The Scientist is another novel class that fills the role of a tank, while offering a lot of customization options. Since he uses a “machine” instead of sword or gun, the player can modify it with parts. Different combinations of parts offer different abilities, but you’ll only be able to have two abilities equipped at a time. This makes him the most flexible character in the game, since he can deal out the most damage or protect the team during a boss encounter. The last class, the Dilettante, is mostly useless. He’s a jack of all trades but master of none. I left him out of my party, unless the medical bills for my defeated members were too high to pay. You can always swap characters out by visiting the inn.
Once you have your team assembled, it’s time to embark into the mansion. Getting your bearings can be a real pain at first, since there is no map provided. Even worse, you need to pay $200 (a lot in this game) for a compass that will display your position once you acquire a map. The mansion isn’t as intelligently laid out as Sweet Home’s, nor is it as well designed. Each floor is laid out with the same, dull textures that bring to mind RPG Maker.
Exploring the mansion, area-by-area is where Laplace most closely resembles Sweet Home and the horror games that would follow. At the start, you are locked out of most of the mansion, but you’ll start to acquire keys, holy objects, and other items that will let you explore the three floors of the estate. You’ll need to check every bookshelf, drawer, and corpse, though, which can be a pain. Occasionally, you’ll come across a body from a previous search-and-rescue team. These become very anticipated moments, since you’ll be rewarded with a lot of experience and money in town.
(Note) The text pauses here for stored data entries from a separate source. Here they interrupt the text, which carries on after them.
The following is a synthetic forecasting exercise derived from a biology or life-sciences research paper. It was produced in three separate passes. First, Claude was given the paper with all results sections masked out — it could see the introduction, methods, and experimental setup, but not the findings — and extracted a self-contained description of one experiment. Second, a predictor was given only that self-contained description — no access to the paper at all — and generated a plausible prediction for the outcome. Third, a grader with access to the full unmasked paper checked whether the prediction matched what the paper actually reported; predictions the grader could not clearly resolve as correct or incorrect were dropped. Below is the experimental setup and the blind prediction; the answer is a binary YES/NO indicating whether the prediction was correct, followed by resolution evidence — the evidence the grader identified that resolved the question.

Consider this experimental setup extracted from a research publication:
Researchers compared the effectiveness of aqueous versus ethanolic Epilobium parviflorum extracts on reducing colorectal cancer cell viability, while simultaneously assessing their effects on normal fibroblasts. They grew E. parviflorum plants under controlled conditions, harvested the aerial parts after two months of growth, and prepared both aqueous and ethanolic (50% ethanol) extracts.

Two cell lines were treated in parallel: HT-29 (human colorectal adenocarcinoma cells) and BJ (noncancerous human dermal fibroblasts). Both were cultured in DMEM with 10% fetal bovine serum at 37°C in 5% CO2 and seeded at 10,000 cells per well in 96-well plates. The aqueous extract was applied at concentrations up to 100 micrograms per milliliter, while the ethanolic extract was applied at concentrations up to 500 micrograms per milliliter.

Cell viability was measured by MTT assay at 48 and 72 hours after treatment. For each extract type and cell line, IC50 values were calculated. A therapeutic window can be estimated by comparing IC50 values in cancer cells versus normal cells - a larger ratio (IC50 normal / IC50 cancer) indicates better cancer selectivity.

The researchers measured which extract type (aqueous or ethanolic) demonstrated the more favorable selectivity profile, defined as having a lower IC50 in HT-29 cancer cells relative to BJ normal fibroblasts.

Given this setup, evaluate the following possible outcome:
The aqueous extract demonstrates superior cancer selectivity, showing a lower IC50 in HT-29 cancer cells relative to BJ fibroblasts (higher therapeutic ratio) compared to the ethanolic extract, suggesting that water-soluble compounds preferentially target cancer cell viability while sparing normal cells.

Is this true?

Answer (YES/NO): NO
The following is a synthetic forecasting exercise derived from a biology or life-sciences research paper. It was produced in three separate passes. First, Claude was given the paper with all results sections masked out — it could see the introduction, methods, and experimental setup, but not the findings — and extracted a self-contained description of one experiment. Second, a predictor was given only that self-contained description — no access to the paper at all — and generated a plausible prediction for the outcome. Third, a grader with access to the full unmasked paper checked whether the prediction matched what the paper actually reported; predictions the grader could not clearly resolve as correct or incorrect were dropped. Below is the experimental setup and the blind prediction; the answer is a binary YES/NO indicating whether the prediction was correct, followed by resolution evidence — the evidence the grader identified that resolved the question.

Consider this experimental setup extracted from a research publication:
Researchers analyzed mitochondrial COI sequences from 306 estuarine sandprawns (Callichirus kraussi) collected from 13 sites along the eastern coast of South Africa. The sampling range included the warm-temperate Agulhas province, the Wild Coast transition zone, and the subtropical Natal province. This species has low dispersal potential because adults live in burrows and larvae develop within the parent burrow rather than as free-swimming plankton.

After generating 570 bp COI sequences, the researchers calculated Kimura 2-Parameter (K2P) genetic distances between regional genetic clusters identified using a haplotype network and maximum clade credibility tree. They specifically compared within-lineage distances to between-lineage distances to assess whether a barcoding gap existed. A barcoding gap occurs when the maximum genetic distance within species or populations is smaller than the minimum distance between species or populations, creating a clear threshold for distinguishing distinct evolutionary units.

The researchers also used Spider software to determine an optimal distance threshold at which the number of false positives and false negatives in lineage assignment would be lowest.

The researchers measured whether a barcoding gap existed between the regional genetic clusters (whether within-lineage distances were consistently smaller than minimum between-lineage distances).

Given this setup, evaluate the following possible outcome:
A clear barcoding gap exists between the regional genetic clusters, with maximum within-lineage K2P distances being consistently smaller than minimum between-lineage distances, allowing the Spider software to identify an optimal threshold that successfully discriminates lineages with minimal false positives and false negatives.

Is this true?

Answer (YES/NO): YES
Sweet Home scraped by on its role-playing elements. Maybe I was just really good or got lucky, but I always had the sense that the game could become a nightmare if I didn’t handle my party correctly. Laplace not only leans much more heavily on its role-playing mechanics, it also gets rid of the puzzle/adventure elements that made Sweet Home so unique. Laplace has some pretty great ideas, such as character-specific abilities unlocked through taking damage (à la Final Fantasy VII's limit breaks).
However, the game is horribly balanced. Some enemies are tough as nails, yet give hardly any experience. The opposite is true as well, which encourages players to ignore combat and grind specific types of enemies. You get more XP from moving forward in the story. It's not very fun.
By the time I got to the castle and was up against tougher enemies. I gave up on Laplace. I felt I had seen everything the game had to offer. It's a neat horror-themed dungeon crawler but it's not the Sweet Home successor I wanted. Funny enough, Laplace received two much more obscure sequels, Demon Sword of Paracelsus and Masque of the Black Death. If nothing else, Laplace brought back some positive memories of Sweet Home and pushed me closer to checking out Koudelka.
What other RPG-horror games can you list?
Do you love haunted house stories? If so, why?
Why in the hell haven't you played Sweet Home yet?!?